Tue Aug 2 15:21:47 EDT 2011

On Tue, Aug 02, 2011 at 10:37:59AM +0200, Michael Holzheu wrote:
> Hello Vivek,
> 
> On Mon, 2011-08-01 at 16:41 -0400, Vivek Goyal wrote:
> > On Wed, Jul 27, 2011 at 02:55:08PM +0200, Michael Holzheu wrote:
> > > From: Michael Holzheu <holzheu at linux.vnet.ibm.com>
> > > 
> > > On s390 we have the possibility to configure actions that are executed in
> > > case of a kernel panic. E.g. it is possible to automatically trigger an s390
> > > stand-alone dump. The actions are called via a panic notifier.  We also want
> > > to trigger kdump via the notifier call chain. Therefore this patch disables
> > > for s390 the direct kdump invocation in the panic() function.
> > 
> > Doesn't this reduce the reliability of the operation as you are assuming
> > that panic notifier list is fine and not corrupted.
> 
> Yes, this is correct. We have to rely that the notifier list is fine.
> Probably there is still room for improvement here.
> 
> > There might be other generic notifiers registerd on panic notifier list
> > too. So in your case, are there multiple subsystem registering for panic
> > notifiers? If not, why not call crash_kexec() directly. Are there any
> > other actions you want to take on panic then calling crash_kexec()?
> 
> We have added the panic notifier in the past in order to be able to
> configure the action that should be done in case of panic using our
> shutdown actions infrastructure. We can configure the action using sysfs
> and we are able to configure that a stand-alone dump should be started
> as action for panic.
> 
> Now with the two stage dump approach we would like to keep the
> possibility to trigger a stand-alone dump even if kdump is installed.
> The stand-alone dumper will be started in case of a kernel panic and
> then the procedure we discussed will happen: Jump into kdump and if
> program check occurs do stand-alone dump as backup.

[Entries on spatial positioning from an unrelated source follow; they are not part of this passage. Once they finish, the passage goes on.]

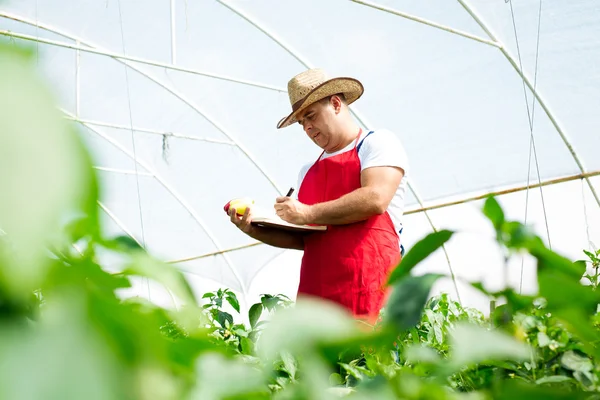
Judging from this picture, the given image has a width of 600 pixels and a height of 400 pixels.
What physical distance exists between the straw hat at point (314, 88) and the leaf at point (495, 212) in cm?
285

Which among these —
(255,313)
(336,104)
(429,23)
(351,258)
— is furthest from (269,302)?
(429,23)

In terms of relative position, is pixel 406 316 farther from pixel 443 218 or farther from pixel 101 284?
pixel 443 218

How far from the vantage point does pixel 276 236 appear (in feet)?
10.2

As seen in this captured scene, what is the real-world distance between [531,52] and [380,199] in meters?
4.26

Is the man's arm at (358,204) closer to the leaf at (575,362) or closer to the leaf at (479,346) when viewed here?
the leaf at (575,362)

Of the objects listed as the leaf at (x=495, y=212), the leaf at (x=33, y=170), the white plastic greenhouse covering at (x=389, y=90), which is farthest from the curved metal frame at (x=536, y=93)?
the leaf at (x=33, y=170)

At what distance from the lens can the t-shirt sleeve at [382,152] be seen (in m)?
2.89

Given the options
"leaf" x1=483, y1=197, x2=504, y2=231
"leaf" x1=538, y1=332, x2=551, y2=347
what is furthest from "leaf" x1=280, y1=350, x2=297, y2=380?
"leaf" x1=483, y1=197, x2=504, y2=231

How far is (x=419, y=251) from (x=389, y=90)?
712cm

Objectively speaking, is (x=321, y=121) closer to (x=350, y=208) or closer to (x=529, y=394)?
(x=350, y=208)

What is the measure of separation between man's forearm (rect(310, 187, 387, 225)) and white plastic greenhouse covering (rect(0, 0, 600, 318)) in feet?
8.82

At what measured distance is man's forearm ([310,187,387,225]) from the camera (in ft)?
9.11

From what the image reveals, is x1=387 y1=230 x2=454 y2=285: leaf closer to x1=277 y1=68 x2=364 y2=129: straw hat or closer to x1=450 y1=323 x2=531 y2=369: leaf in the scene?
x1=450 y1=323 x2=531 y2=369: leaf

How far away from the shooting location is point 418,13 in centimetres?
650
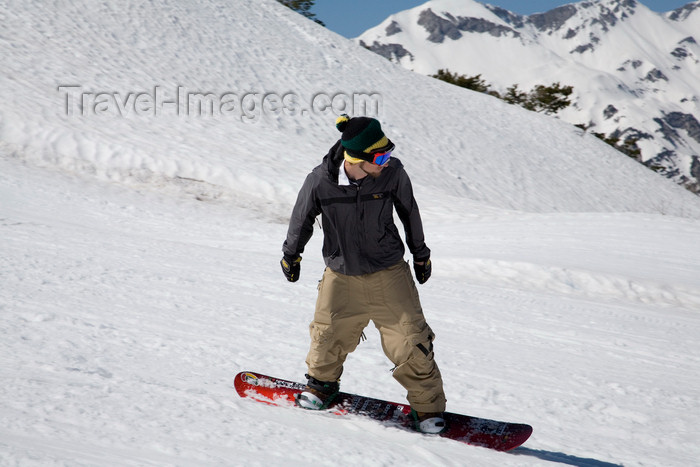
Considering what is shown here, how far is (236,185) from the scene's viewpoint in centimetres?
1339

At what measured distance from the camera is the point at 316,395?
3506 mm

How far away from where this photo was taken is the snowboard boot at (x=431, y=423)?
10.9 feet

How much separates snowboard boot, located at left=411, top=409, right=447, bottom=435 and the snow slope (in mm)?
79

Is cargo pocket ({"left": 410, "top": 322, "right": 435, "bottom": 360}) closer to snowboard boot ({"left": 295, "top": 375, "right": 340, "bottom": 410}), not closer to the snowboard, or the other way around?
the snowboard

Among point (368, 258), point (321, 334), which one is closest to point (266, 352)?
point (321, 334)

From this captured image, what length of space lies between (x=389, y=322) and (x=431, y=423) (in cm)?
59

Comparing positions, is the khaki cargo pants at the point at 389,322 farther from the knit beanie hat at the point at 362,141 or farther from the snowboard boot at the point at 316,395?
the knit beanie hat at the point at 362,141

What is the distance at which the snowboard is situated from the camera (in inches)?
128

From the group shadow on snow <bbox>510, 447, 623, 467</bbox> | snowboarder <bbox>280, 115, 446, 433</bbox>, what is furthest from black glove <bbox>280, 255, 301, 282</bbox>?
shadow on snow <bbox>510, 447, 623, 467</bbox>

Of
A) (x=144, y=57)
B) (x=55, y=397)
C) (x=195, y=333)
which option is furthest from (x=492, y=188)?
(x=55, y=397)

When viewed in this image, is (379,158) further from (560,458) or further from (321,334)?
(560,458)

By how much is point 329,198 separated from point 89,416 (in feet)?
5.10

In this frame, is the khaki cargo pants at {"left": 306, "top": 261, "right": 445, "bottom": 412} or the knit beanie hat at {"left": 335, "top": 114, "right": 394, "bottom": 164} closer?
the knit beanie hat at {"left": 335, "top": 114, "right": 394, "bottom": 164}

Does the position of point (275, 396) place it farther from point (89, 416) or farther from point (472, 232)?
point (472, 232)
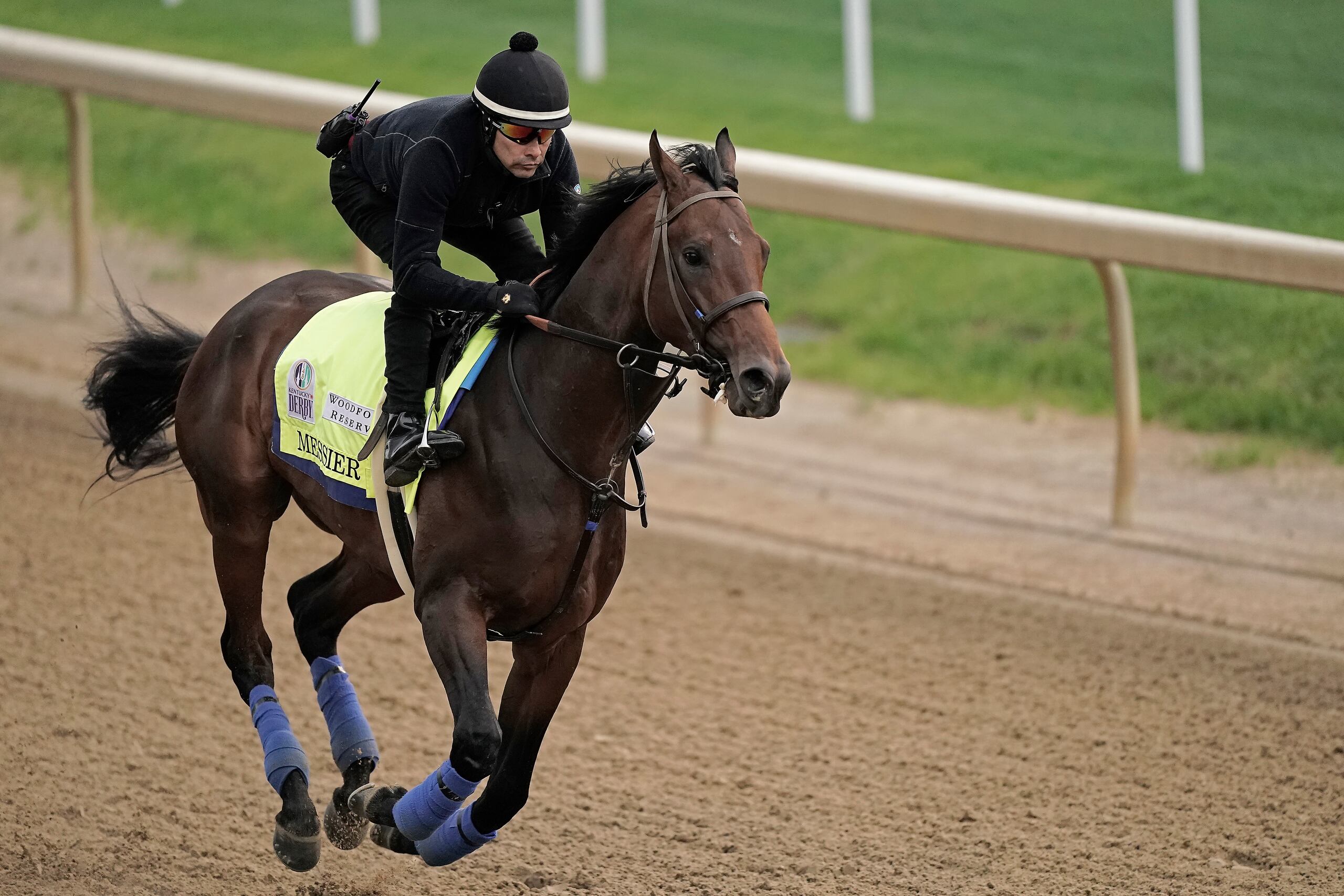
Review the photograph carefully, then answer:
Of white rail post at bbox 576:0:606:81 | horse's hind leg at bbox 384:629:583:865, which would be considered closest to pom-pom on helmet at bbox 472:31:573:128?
horse's hind leg at bbox 384:629:583:865

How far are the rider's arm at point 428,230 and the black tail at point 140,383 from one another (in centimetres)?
142

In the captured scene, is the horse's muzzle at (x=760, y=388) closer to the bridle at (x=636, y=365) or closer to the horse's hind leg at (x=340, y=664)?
the bridle at (x=636, y=365)

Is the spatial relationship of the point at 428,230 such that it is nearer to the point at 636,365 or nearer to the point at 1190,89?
the point at 636,365

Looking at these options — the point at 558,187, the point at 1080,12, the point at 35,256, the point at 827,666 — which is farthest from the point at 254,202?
the point at 558,187

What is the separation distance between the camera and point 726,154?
356 centimetres

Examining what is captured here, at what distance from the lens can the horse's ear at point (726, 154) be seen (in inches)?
139

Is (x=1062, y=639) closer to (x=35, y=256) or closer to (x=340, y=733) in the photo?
(x=340, y=733)

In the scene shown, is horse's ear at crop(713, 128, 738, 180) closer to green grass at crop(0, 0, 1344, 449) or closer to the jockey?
the jockey

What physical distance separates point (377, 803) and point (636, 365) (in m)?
1.41

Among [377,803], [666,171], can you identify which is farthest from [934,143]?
[377,803]

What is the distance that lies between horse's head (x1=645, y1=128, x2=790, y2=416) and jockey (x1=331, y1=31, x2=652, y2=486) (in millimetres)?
369

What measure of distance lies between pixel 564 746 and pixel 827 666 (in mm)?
1207

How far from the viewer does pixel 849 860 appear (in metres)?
4.39

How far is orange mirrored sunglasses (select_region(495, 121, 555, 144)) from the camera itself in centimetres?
369
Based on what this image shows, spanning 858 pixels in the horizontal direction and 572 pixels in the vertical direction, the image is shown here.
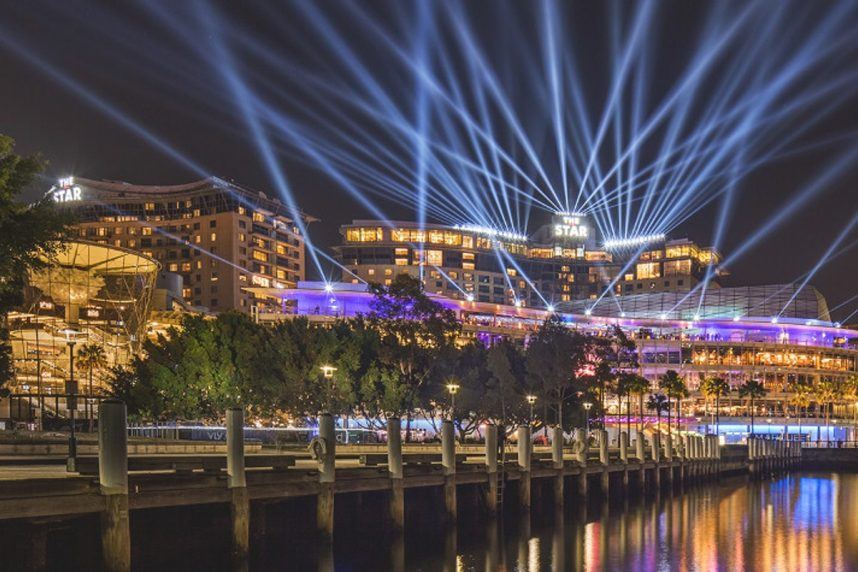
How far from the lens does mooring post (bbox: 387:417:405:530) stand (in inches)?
1377

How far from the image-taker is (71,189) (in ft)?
644

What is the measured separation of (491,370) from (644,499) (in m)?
18.0

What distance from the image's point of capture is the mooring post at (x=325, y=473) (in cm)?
3112

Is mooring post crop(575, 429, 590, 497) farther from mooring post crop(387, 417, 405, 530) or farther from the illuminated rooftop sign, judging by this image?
the illuminated rooftop sign

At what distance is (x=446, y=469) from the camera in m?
38.8

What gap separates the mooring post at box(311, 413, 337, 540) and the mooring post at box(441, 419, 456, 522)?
8.09 metres

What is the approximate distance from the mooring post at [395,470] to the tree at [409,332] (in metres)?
33.2

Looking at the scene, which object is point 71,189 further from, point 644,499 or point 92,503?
point 92,503

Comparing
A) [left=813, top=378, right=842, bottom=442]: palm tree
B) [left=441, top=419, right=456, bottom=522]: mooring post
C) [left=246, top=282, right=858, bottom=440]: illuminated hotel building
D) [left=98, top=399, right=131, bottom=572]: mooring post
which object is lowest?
[left=813, top=378, right=842, bottom=442]: palm tree

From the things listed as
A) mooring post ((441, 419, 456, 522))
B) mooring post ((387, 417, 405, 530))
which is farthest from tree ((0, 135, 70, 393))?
mooring post ((441, 419, 456, 522))

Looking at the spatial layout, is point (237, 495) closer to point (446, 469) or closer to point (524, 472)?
point (446, 469)

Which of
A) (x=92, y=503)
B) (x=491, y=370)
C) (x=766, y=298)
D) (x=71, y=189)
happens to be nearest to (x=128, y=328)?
(x=491, y=370)

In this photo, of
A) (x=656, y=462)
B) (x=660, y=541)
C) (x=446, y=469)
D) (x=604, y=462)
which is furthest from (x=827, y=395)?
(x=446, y=469)

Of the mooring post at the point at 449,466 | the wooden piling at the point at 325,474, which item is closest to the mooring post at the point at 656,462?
the mooring post at the point at 449,466
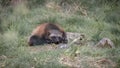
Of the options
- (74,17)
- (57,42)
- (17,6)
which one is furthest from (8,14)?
(57,42)

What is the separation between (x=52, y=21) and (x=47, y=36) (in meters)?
2.18

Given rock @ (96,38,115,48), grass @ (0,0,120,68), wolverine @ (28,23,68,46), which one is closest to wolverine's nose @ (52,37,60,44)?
wolverine @ (28,23,68,46)

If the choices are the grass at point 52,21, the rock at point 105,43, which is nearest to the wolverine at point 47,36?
the grass at point 52,21

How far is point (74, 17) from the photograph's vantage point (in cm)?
1179

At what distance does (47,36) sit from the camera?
9039 mm

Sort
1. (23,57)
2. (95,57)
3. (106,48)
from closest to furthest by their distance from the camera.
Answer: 1. (23,57)
2. (95,57)
3. (106,48)

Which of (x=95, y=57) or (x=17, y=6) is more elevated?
(x=17, y=6)

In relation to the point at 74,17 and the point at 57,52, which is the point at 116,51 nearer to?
the point at 57,52

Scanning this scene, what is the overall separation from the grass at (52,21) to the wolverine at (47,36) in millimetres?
261

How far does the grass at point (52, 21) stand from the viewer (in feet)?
22.0

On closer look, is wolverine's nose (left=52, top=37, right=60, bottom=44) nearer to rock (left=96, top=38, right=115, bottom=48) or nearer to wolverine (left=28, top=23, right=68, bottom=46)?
wolverine (left=28, top=23, right=68, bottom=46)

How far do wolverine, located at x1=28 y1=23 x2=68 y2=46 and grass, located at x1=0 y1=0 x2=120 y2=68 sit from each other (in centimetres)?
26

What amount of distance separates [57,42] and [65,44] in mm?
393

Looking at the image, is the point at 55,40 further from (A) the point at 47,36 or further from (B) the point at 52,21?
(B) the point at 52,21
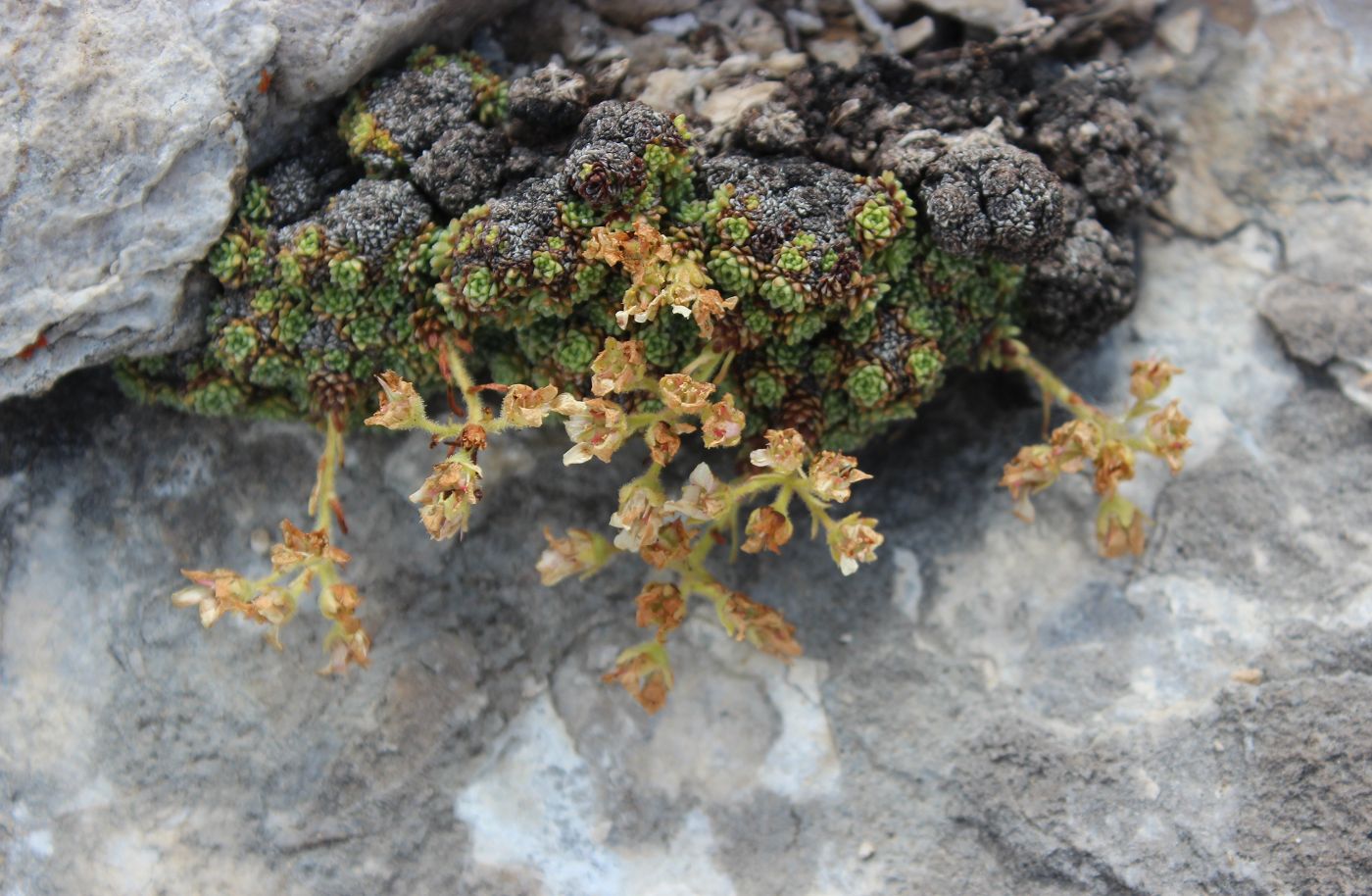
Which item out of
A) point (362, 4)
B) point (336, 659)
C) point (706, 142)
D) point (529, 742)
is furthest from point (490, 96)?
point (529, 742)

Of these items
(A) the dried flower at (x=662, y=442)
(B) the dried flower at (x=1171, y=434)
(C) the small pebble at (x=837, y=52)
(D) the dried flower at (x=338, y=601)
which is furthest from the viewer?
(C) the small pebble at (x=837, y=52)

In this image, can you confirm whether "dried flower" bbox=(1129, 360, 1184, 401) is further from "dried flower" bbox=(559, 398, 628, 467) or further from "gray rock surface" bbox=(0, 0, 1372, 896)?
"dried flower" bbox=(559, 398, 628, 467)

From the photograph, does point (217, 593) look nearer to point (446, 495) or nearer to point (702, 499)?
point (446, 495)

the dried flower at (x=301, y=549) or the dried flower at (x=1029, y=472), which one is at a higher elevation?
the dried flower at (x=301, y=549)

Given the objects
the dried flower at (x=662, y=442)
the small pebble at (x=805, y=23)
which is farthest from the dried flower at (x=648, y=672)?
the small pebble at (x=805, y=23)

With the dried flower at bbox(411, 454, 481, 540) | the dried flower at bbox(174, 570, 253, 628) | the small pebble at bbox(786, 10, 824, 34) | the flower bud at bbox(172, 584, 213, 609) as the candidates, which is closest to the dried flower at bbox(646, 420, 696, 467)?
the dried flower at bbox(411, 454, 481, 540)

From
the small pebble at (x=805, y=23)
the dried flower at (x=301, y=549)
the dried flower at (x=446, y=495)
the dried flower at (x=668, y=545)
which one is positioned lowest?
the dried flower at (x=668, y=545)

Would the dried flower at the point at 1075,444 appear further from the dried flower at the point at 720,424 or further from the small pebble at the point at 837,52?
the small pebble at the point at 837,52

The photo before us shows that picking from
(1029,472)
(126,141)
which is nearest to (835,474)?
(1029,472)
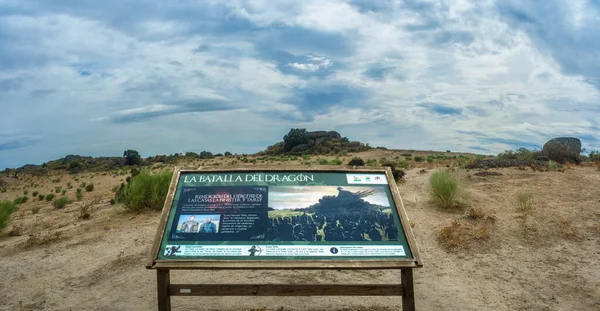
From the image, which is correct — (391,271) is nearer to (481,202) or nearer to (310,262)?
(310,262)

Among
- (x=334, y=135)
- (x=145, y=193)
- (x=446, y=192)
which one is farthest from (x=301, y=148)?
(x=446, y=192)

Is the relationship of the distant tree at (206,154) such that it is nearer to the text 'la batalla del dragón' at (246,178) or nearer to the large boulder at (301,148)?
the large boulder at (301,148)

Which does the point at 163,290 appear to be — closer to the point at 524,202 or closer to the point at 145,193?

Frankly speaking this jumping to stand alone kernel by default is not
making any sense to me. Once you have already determined from /sys that
in case of crash a user has set the action to kdump, then we should
simply call crash_kexec() like other architectures and jump to stand
alone kernel only if some piece of code is corrupted and that action
failed.

What's the point of jumping to stand alone kenrel in case of panic()
and then re-enter it back to original kernel using crash_kexec(). Sound
like a very odd design choice to me.

I am now I am repeating this question umpteen time simply because
I never got a good answer except "we have to do it this way".

Thanks
Vivek